Task objective -> Retype every entry word for word. Omit the pictures.
──────── Entries provided ────────
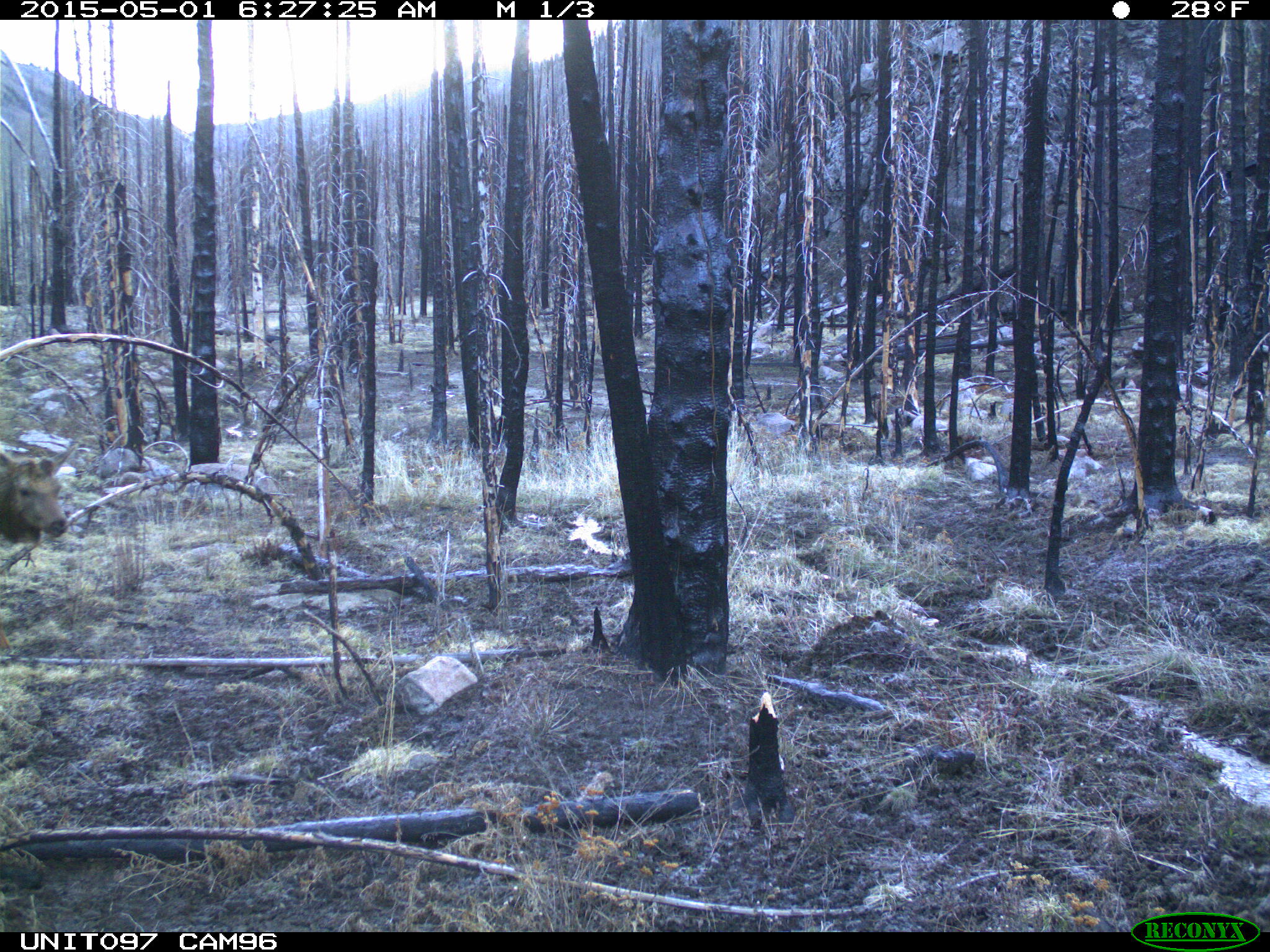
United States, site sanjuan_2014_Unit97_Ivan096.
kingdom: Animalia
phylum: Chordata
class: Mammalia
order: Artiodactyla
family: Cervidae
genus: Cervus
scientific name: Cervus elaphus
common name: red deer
────────
Exercise answer ->
United States, site sanjuan_2014_Unit97_Ivan096.
kingdom: Animalia
phylum: Chordata
class: Mammalia
order: Artiodactyla
family: Cervidae
genus: Cervus
scientific name: Cervus elaphus
common name: red deer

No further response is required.